Mardani Masoud, Rahnavardi Mohammad, Rajaeinejad Mohsen, Naini Kourosh Holakoui, Chinikar Sadegh, Pourmalek Farshad, Rostami Mojtaba, Shahri Mohammad Hashemi
Infectious Disease and Tropical Medicine Research Center, Shaheed Beheshti University of Medical Sciences, Tehran, Iran.
Am J Trop Med Hyg. 2007 Mar;76(3):443-5.
Crimean-Congo hemorrhagic fever (CCHF) has repeatedly caused nosocomial outbreaks among hospital staff. In the summer of 2003, we studied the seroprevalence of anti-CCHF IgG among health care workers who had come in contact with Crimean-Congo hemorrhagic fever patients from three referral hospitals in endemic regions of Iran. A total of 223 eligible staff were examined. Whereas 5 of 129 (3.87%) exposed health care workers tested positive, none of the 94 in the unexposed group did (P=0.075). Seropositivity was more frequent among those whose intact skin had come in contact with nonsanguineous body fluids (9.52%) and those who had had percutaneous contacts (7.14%). Health care workers exposed to Crimean-Congo hemorrhagic fever patients, those who live in Systan-Baluchestan province, and older health care workers were more prone to seropositivity. Where introduction of high-risk modes of contact cannot be confined, we propose that health care workers take all the protective measures when handling Crimean-Congo hemorrhagic fever patients, particularly their blood and other body fluids.

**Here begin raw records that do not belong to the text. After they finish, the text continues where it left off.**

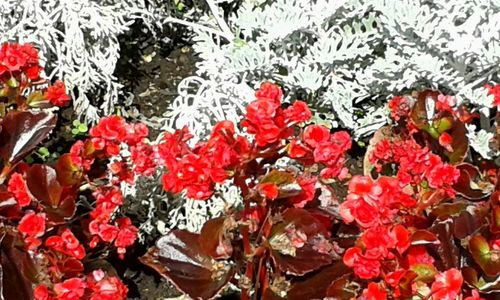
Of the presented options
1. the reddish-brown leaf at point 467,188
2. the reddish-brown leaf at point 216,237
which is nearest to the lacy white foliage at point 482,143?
the reddish-brown leaf at point 467,188

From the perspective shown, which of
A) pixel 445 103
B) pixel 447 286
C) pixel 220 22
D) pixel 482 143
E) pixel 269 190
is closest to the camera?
pixel 447 286

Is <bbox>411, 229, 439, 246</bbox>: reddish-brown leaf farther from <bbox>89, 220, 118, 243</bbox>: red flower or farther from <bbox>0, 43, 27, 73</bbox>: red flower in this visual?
<bbox>0, 43, 27, 73</bbox>: red flower

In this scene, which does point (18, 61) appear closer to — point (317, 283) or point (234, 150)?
point (234, 150)

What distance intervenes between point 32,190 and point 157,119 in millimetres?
1307

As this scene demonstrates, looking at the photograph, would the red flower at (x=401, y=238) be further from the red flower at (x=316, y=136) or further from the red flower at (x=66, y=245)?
the red flower at (x=66, y=245)

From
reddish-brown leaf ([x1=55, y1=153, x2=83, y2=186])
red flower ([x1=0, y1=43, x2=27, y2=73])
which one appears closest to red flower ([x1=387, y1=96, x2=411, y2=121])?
reddish-brown leaf ([x1=55, y1=153, x2=83, y2=186])

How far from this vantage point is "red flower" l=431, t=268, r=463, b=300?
155 centimetres

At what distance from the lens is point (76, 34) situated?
9.17 feet

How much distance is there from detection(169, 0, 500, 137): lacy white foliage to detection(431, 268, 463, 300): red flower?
1.04m

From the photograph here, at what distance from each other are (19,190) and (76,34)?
39.7 inches

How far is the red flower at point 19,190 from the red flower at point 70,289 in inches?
8.7

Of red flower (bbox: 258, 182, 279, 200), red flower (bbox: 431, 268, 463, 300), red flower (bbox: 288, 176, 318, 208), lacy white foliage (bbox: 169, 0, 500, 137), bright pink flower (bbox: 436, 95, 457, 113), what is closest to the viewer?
red flower (bbox: 431, 268, 463, 300)

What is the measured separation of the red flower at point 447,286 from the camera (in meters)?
1.55

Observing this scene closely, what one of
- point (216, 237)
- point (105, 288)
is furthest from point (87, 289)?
point (216, 237)
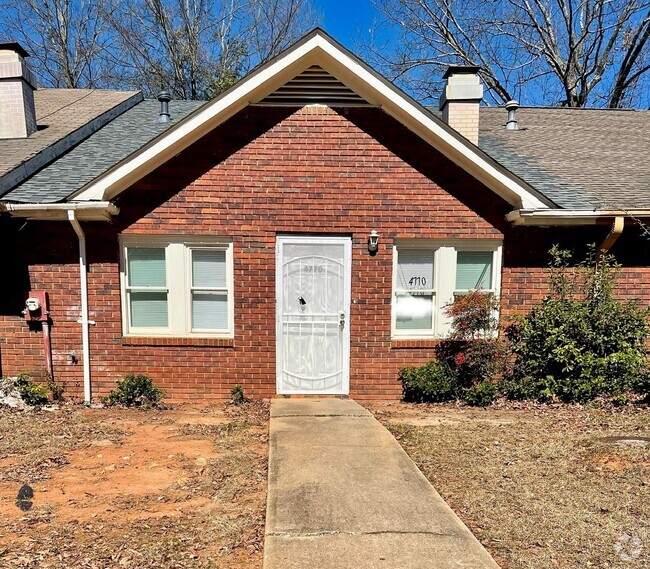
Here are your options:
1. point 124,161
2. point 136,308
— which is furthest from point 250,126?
point 136,308

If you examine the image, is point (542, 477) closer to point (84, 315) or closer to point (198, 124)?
point (198, 124)

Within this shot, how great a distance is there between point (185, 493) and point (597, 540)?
3.14 m

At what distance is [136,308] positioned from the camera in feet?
22.1

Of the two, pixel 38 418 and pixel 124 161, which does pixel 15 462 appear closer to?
pixel 38 418

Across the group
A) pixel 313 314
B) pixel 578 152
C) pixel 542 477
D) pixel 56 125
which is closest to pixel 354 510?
pixel 542 477

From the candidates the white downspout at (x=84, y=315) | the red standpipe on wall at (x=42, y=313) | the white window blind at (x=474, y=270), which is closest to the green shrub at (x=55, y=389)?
the red standpipe on wall at (x=42, y=313)

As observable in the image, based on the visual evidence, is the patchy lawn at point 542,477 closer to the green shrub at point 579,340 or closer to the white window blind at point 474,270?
the green shrub at point 579,340

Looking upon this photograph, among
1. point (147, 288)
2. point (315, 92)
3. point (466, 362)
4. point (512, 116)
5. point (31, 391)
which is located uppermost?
point (512, 116)

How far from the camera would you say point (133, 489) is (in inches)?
151

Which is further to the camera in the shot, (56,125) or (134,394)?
(56,125)

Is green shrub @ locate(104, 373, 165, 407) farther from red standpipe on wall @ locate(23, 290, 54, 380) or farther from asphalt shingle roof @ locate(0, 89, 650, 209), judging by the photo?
asphalt shingle roof @ locate(0, 89, 650, 209)

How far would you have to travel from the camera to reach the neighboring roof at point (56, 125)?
22.2 feet

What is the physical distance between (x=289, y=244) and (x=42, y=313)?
3708 mm

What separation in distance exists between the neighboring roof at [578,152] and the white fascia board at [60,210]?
6419mm
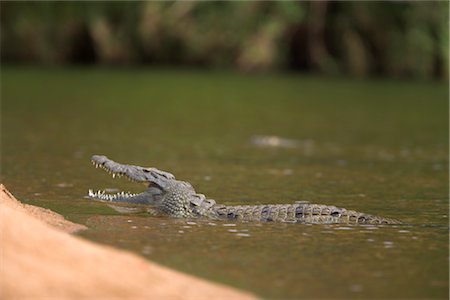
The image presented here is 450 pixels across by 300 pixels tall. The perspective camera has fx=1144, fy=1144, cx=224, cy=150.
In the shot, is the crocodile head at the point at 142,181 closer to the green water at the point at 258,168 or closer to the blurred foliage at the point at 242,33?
the green water at the point at 258,168

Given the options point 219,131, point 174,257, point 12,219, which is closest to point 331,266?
point 174,257

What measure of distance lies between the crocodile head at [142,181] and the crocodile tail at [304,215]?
0.99 m

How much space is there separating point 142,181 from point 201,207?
3.10 feet

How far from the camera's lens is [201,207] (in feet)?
43.5

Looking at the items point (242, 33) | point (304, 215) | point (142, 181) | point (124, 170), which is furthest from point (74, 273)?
point (242, 33)

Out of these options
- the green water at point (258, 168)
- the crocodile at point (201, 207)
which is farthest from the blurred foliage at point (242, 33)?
the crocodile at point (201, 207)

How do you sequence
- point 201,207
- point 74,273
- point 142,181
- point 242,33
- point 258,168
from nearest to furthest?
1. point 74,273
2. point 201,207
3. point 142,181
4. point 258,168
5. point 242,33

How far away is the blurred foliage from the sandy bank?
42.6 meters

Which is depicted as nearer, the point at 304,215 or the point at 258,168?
the point at 304,215

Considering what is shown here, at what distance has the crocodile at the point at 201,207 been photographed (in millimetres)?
12836

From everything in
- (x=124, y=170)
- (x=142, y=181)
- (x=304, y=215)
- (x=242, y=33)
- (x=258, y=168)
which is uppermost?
(x=242, y=33)

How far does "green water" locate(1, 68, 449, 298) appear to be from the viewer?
10258 mm

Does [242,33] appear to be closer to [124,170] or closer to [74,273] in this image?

克里米亚-刚果出血热(CCHF)多次在医院工作人员中引发医院内感染暴发。2003年夏季,我们对来自伊朗疫区三家转诊医院、接触过克里米亚-刚果出血热患者的医护人员进行了抗CCHF IgG血清阳性率研究。共检查了223名符合条件的工作人员。129名暴露的医护人员中有5人(3.87%)检测呈阳性,而未暴露组的94人中无人检测呈阳性(P = 0.075)。血清阳性在那些完整皮肤接触过非血性体液的人(9.52%)和有过经皮接触的人(7.14%)中更为常见。接触过克里米亚-刚果出血热患者的医护人员、居住在锡斯坦-俾路支斯坦省的人员以及年长的医护人员更易出现血清阳性。在无法限制高风险接触方式引入的情况下,我们建议医护人员在处理克里米亚-刚果出血热患者,尤其是其血液和其他体液时采取所有防护措施。